Tuesday, October 20, 2015

Mock Caldecott in my Classroom

This year, I am doing  Mock Caldecott with my 5th graders. It is the first time I am doing this and it is something my Head of School suggested to me. I am so glad that she did! This has been so much fun and we only just got started!

The objective of this long-term project is to have students decide, as a class, which newly published book should be awarded the Caldecott Award. It is great because students get to really investigate and analyze picture book illustrations while following a certain criteria that the Caldecott judges use when they decide on a winner.

To start out, I told my students what we were doing and shared with them a website called Calling Caldecott. This is a website where people are discussing books and determining which books they think should win and why. It is a really great resource and we keep referring back to it. I emailed this link to students and for homework, they were to reply to me with three books they think should be in the running.

The next day, I made a list of seven books that we are going to study and eventually choose one winner from. It turns out that the students all seemed to pick similar books. There were only 1 or 2 books that didn't make our list of seven. Unfortunately, I must keep our seven nominations confidential, so I cannot share that list with you here.

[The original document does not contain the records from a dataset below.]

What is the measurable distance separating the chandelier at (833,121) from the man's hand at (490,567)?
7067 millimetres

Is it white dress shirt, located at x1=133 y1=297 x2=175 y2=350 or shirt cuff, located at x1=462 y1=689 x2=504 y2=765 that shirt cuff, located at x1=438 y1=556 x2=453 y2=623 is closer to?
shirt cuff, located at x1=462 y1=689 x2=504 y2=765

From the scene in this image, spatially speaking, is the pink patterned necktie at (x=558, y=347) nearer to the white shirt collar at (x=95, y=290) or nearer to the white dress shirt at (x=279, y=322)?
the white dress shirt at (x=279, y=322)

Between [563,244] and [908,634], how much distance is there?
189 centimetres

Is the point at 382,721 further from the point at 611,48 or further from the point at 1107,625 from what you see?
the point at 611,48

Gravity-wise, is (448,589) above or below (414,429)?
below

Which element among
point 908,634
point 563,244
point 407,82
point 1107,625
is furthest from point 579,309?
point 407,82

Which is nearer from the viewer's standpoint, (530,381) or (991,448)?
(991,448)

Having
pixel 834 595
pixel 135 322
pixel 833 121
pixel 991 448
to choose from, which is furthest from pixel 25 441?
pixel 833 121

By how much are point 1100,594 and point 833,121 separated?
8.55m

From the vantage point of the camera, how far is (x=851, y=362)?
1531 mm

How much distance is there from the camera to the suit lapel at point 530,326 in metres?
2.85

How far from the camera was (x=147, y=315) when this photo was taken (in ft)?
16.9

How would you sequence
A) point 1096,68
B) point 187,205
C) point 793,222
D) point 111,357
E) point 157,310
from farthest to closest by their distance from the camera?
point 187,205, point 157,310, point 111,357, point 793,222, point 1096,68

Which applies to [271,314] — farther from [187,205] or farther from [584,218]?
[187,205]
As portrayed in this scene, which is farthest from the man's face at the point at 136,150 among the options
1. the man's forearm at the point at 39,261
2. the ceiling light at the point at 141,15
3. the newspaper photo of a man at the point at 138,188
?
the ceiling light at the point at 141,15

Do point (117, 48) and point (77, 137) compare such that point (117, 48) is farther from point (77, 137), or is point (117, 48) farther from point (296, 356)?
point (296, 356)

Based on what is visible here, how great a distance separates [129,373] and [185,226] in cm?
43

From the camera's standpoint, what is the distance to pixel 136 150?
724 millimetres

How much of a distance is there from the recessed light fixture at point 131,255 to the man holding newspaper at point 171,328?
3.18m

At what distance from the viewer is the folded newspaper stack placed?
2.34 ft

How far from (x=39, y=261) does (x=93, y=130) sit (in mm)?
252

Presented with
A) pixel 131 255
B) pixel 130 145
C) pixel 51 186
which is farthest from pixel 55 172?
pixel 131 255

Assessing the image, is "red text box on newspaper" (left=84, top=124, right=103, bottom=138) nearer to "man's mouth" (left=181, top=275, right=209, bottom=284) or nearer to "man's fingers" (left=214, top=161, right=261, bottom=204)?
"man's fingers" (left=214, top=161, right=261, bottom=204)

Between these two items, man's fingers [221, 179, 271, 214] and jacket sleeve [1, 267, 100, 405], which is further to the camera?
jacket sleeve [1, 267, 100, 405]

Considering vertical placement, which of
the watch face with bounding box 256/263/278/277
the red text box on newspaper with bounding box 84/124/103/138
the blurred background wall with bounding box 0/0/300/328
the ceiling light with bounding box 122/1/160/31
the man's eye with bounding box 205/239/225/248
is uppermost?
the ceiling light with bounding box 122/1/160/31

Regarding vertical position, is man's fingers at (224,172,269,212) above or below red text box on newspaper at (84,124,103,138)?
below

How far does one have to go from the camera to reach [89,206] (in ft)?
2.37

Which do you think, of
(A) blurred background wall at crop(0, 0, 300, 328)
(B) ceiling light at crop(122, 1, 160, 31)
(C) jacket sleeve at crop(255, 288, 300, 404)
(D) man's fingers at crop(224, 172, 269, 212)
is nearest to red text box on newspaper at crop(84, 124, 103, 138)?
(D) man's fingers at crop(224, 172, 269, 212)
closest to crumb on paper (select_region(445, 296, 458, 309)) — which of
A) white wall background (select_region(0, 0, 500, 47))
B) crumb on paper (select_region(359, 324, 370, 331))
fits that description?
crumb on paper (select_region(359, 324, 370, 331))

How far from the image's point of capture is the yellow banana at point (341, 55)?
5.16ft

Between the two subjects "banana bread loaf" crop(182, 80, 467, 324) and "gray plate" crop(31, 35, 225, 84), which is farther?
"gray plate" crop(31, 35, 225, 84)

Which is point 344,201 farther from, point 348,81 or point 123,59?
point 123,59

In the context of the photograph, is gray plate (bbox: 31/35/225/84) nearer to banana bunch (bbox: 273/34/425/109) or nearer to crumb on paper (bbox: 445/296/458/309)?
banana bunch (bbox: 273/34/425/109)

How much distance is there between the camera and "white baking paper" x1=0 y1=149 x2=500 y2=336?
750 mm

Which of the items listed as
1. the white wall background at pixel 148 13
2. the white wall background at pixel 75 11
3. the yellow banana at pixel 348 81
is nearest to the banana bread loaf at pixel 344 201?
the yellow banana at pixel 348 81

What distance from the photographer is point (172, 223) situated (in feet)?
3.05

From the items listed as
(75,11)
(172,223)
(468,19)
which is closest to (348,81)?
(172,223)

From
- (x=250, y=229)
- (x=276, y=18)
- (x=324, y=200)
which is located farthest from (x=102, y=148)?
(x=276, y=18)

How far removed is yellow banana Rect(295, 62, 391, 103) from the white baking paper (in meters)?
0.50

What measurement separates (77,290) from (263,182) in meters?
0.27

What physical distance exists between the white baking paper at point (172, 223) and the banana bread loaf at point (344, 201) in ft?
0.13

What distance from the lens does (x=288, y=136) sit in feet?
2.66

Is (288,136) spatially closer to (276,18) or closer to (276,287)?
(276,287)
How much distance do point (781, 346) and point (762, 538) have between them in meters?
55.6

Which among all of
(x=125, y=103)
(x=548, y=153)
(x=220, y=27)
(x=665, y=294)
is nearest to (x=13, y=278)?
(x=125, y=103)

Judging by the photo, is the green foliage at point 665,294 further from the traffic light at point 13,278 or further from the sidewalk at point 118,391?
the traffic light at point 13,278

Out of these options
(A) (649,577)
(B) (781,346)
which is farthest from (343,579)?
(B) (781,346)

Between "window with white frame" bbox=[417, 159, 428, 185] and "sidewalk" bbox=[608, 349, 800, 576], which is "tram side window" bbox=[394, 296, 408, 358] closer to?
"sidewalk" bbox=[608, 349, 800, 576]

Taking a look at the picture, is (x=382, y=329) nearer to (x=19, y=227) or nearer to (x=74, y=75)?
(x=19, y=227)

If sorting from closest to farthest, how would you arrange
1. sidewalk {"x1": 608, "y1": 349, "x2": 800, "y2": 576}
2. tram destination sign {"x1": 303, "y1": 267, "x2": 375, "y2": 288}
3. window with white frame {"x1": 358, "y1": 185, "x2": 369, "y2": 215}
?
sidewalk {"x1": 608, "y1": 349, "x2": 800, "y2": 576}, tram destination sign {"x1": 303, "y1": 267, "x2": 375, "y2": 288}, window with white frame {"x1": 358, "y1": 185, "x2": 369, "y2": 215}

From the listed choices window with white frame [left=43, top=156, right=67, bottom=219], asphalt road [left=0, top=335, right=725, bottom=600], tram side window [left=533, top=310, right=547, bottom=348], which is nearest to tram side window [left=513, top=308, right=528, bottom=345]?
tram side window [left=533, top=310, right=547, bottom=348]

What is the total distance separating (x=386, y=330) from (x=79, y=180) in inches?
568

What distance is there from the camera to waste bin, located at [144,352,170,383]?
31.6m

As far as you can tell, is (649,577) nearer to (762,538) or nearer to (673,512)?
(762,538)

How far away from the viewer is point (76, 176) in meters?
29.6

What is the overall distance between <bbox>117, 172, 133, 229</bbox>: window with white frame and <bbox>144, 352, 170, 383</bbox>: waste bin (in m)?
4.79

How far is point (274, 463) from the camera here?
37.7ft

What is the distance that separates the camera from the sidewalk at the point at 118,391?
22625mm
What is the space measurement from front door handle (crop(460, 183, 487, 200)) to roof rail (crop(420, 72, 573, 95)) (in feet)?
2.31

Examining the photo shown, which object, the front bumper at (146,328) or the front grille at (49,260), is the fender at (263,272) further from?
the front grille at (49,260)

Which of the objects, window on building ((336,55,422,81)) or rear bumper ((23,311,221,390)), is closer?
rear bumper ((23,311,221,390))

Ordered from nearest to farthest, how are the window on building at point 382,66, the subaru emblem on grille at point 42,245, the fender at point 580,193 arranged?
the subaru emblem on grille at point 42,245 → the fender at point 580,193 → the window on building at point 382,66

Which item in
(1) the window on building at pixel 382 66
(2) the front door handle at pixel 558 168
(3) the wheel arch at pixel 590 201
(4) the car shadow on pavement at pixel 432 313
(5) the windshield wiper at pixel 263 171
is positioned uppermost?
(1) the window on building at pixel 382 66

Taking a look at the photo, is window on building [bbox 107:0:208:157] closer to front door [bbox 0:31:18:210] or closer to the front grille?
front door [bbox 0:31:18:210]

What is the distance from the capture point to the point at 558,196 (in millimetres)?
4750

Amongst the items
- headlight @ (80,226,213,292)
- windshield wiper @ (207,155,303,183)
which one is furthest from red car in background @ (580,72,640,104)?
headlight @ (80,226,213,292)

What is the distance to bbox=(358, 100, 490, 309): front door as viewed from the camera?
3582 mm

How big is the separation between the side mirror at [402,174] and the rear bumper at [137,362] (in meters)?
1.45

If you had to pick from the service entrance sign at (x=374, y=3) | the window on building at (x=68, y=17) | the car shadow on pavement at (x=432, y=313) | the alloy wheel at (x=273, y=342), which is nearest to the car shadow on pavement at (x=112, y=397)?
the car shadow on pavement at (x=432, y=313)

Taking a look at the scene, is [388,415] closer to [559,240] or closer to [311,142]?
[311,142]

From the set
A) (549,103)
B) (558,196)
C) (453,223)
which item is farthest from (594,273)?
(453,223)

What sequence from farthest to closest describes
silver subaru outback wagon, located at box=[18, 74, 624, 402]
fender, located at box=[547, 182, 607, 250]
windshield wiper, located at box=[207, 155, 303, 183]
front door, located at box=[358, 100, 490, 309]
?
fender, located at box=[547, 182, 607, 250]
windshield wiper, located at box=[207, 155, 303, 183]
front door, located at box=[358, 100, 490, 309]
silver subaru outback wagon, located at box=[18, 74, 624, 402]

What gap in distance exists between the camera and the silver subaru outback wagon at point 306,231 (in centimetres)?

After we made the list of seven and put it on a big piece of chart paper, we looked at past winners. I had a few in my classroom library and found others in the public library. The librarian was able to give me a pamphlet with the list of winners from 1938-2011!

We read the article, "Can We Get These Folks a Sticker, Please?" and discussed exactly why illustrators like Eric Carle, Tomie DePaola and Dr. Suess never won a Caldecott. It helped us to determine our first set of criteria: The illustrations must be original and unique. Because those illustrators mentioned have their own style, all of their illustrations essentially look the same and therefore, do not qualify as "unique" and "original". Isn't that interesting?! It was a really great discussion!

My plan for the next lesson is to look at the range of winners, from earlier years to more recent, and discuss the changes in time and how that might influence who wins. I will ask questions like, "What do you think impressed people in 1942 when Make Way for Ducklings was awarded?" "Why would that not impress people now, in 2015?" "What advantages do illustrators have now as opposed to those who were illustrating books in the 1950's?" "Do you think it would be more of a challenge to win the 2015 Caldecott or the 1938 Caldecott and why? 

Next, we will look at our nominations and decide who we think is most unique. I plan on making a chart that lists the books and then the criteria we are judging them on. I will make a check mark for each and then that will help us when we have to decide on one. We will be using a 4 point scale and the criteria is: Technique is original and unique, Pictorial interpretation of the story, theme or concept, Appropriate style to the story, Illustrations help set the mood and tone & Excellence in appealing to child audience. 

Another aspect of this is read aloud and Guest Readers - which I absolutely LOVE! We will be reading each of these books to help bring the illustrations to life. My Head of School will be a guest reader as well as some parents. I might even have their 4th grade teacher come in as well!

There is so much you can do with this project! I hope you will consider doing this in your classroom. 

Caldecott Winner for 2015 will be announced on February 2, 2016 at the McCormick Place in Chicago.